Oh Captain, My Captain! The Argos Release Brandon Isaac
July 23, 2013
I’m just a fan. I’m far from an expert (contrary to the incessant talking about football I do). But this tweet from the Argos caught me completely off guard –
#Argos have also announced the release of DL Nekos Brown, OL Michael Di Domenico and LB Brandon Isaac: http://t.co/baNojxAalE
— Toronto Argonauts (@TorontoArgos) July 23, 2013
Okay…That was rather unexpected…
Mid-season roster moves are nothing new to the Double Blue, even ones that, “Rock the Boat” as CFL.ca put it (see last year’s post on the Cory Boyd release – https://www.argosendzone.com/cory-boyd-out-of-the-blue/ ). But three things as viewed from the outside immediately separate the Brandon Isaac move from the Cory Boyd one.

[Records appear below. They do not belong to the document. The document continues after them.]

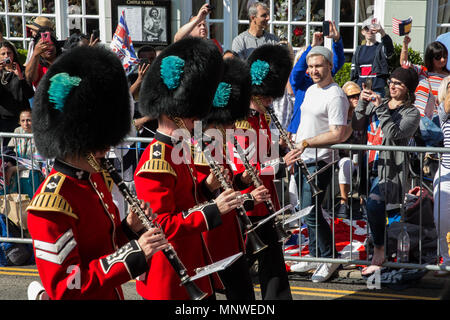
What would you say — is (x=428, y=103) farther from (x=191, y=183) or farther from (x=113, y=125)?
(x=113, y=125)

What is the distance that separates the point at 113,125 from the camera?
10.4ft

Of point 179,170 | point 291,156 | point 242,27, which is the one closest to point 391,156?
point 291,156

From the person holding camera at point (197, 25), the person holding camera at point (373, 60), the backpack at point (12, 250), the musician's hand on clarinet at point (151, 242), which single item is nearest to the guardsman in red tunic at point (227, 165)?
the musician's hand on clarinet at point (151, 242)

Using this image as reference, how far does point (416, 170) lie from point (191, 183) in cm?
340

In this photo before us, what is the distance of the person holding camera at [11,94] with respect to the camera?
7.70 metres

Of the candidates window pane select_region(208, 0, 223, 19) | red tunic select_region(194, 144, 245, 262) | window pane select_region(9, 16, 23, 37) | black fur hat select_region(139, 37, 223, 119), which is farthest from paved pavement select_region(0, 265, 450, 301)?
window pane select_region(9, 16, 23, 37)

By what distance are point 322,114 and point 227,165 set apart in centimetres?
162

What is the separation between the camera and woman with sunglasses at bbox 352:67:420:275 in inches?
227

First, when Boyd was released, not only did nobody on the roster come to his defense, former teammates praised the move as a positive for the locker room. Isaac was a defensive captain who had been praised by coaches and players alike for how he’d stepped up as a leader both on the field and in the room.
Second, Chad Kackert had filled in admirably for an injured Cory Boyd, meaning the Argos had a player ready to step into the starter’s role. Head coach Scott Milanovich, when asked who would take Isaac’s vacated position, answered with this (from Don Landry’s twitter feed @CFLLandry)
Milanovich: There are possibilities to replace Isaac. Jamie Robinson and maybe Joshua Gatlin. As well, there’s a possibility of a newcomer.
— Don Landry (@CFLLandry) July 23, 2013
Not filling ya with a lot of confidence, eh?
Third, One of the reasons for Boyd’s removal was, as Milanovich put it, the Argos needed a running back that played better without the ball. There was no question the power that Cory Boyd brought to the RB position, but that power rarely translated to the blocking game, where a RB must protect the QB. Chad Kackert has done a great job in that regard, also as an effective ‘check down’ receiver in the passing game. There’s been no indication that Brandon Isaac was lacking in intensity, focus, or ability in any aspect of his game.
Which leaves us with what?
We know Brandon Isaac’s teammates wanted him on the team, so it wasn’t an issue in the locker room. We know the coaching staff haven’t fingered a player to step up to assume his starters position or captain’s role. We know there were no deficiencies in his game that were hurting the team’s performance. All we know is what the Argos are saying,
“We thank Brandon for his contributions to the Toronto Argonauts, and we wish him the best in his future endeavours.”